Some may consider the United States a land of free and unlimited access to knowledge. Others argue differently, that our access to knowledge is limited due to the banning of books.
The integrity of free access to education and knowledge is often challenged in the United States, but various organizations such as the American Library Association (ALA) push back. The ALA annually releases a list of the most-challenged and banned books in the United States in celebration of Banned Books Week, which began Sept. 27.
Topping the list in 2014 was “The Absolutely True Diary of a Part-Time Indian” by Sherman Alexie. Banned in Idaho schools in 2014 for its “sexually explicit scenes,” “offensive language” and “anti-Christian views,” the novel depicts the story of young Junior as he leaves his school on the Spokane Indian Reservation to attend an all-white high school.
According to the National Coalition Against Censorship, “The Absolutely True Diary of a Part-Time Indian” is a regularly challenged book, with six challenges or bans by various institutions in the first six months of 2014 alone.

• • • •

• [INSTRUCTIONS]:
#1 Using the text on banned books, mark each statement yes or no and quote the words from the text that settle it.
(a) The American Library Association puts out its list of most-challenged and banned books every year.
(b) Banned Books Week began on Oct. 27.
(c) In the novel, Junior leaves an all-white high school to attend his school on the Spokane Indian Reservation.
#2 Go on with the text on banned books, starting after its last sentence.
The material after this text has nothing to do with what is asked here.

• [INFORMATION SHOWN]:
• • • •

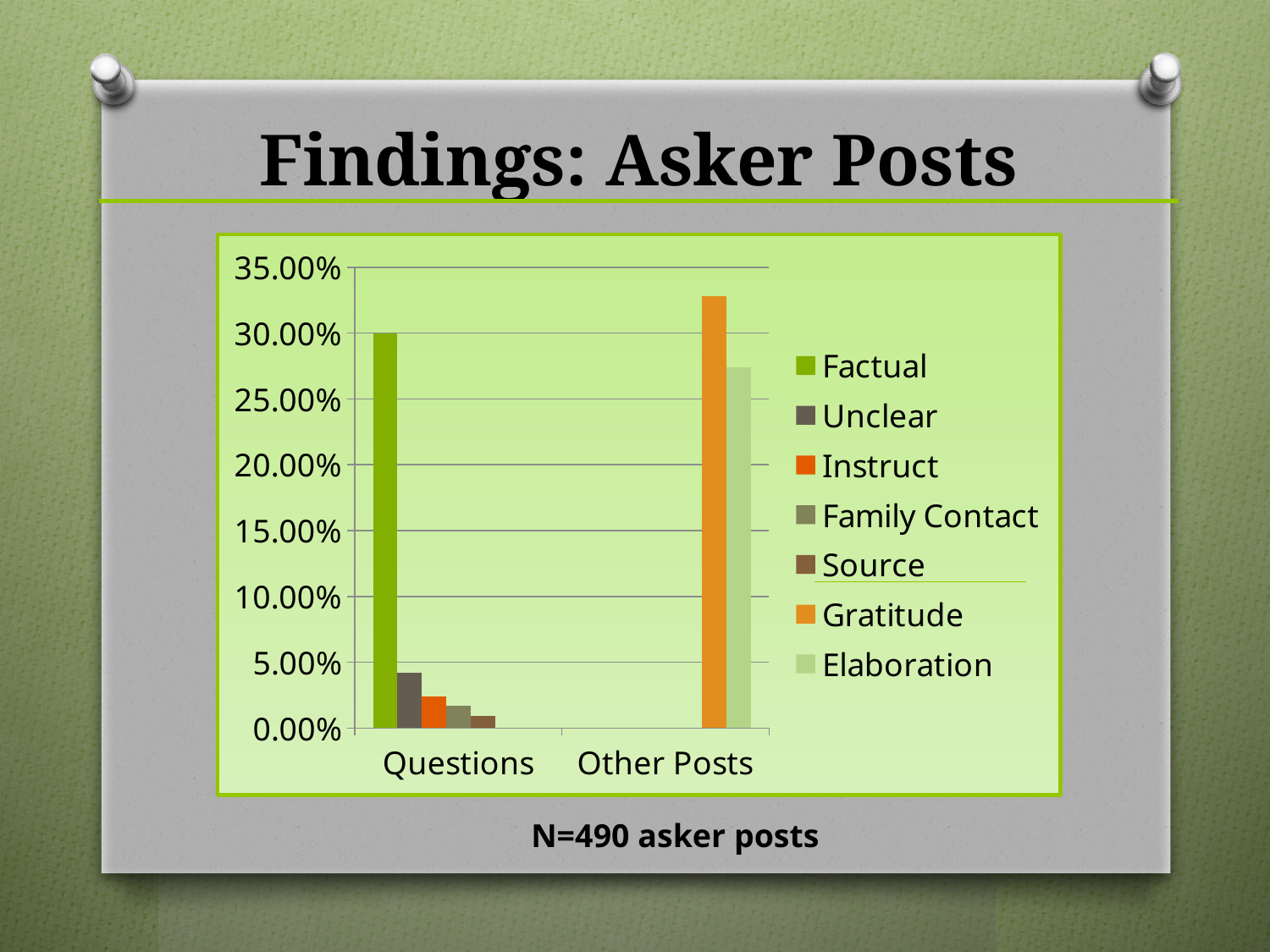
What sample size is stated below the chart? N=490 asker posts Is the value for Elaboration under Other Posts greater or less than 30.00%? less Is the value for Factual under Questions greater or less than 25.00%? greater Which is larger, the Factual bar under Questions or the Gratitude bar under Other Posts? Gratitude How many categories are shown on the x axis? 2 Is the value for Unclear under Questions greater or less than 5.00%? less How many series does the legend list? 7 Which is larger, the Factual bar under Questions or the Elaboration bar under Other Posts? Factual Which series has the tallest bar in the chart? Gratitude What kind of chart is shown on the slide? bar chart Which series has the shortest bar in the Questions category? Source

• • • •

• [RESULTS BY TASK]:
#1
(a) Yes: "The ALA annually releases a list of the most-challenged and banned books in the United States"
(b) No: "which began Sept. 27"
(c) No: "as he leaves his school on the Spokane Indian Reservation to attend an all-white high school"

#2
“It’s hard to imagine that anyone who has read Alexie’s book in its entirety would try to have it banned,” Acacia O’Connor, a spokesperson for the Coalition, said. “Some of the main character’s frank comments — about masturbation, questioning God — make adults uncomfortable. But we can’t hide things from young people, 16-year-olds in this case, because they might be uncomfortable to think or talk about.”
The top four books on the ALA list last year were all by authors of color: Sherman Alexie, Marjane Satrapi, Toni Morrison and Khaled Hosseini. After the release of the list in 2014, author Sherman Alexie took to Twitter to celebrate by posting “I am the proud author of the most banned/challenged book of 2014!”
“I think it’s absurd to ban knowledge and intellectual exploration,” Emily Thompson, a DePaul peace, justice and conflict studies major, said. “Banning individuals’ ability to use books as a way to gain opinions and to gain understanding of people that are different than them is wrong.”
While institutions and parents are often accused of censorship, they are not the only guilty parties in the effort to restrict access to controversial material.
This past summer, some incoming freshmen at Duke University refused to read the summer reading selection “Fun Home: a Family Tragicomic” by Alison Bechdel, a New York Times best-selling author. The graphic novel, which was recently adapted into a Tony-winning musical, tells the story of the author, a lesbian cartoonist, and her relationship with her closeted father.
Duke University student Brian Grasso said reading “Fun Home” “may compromise my personal Christian moral beliefs,” in an interview with The Duke Chronicle.
Grasso went on to write an article for the Washington Post describing his decision not to read the book.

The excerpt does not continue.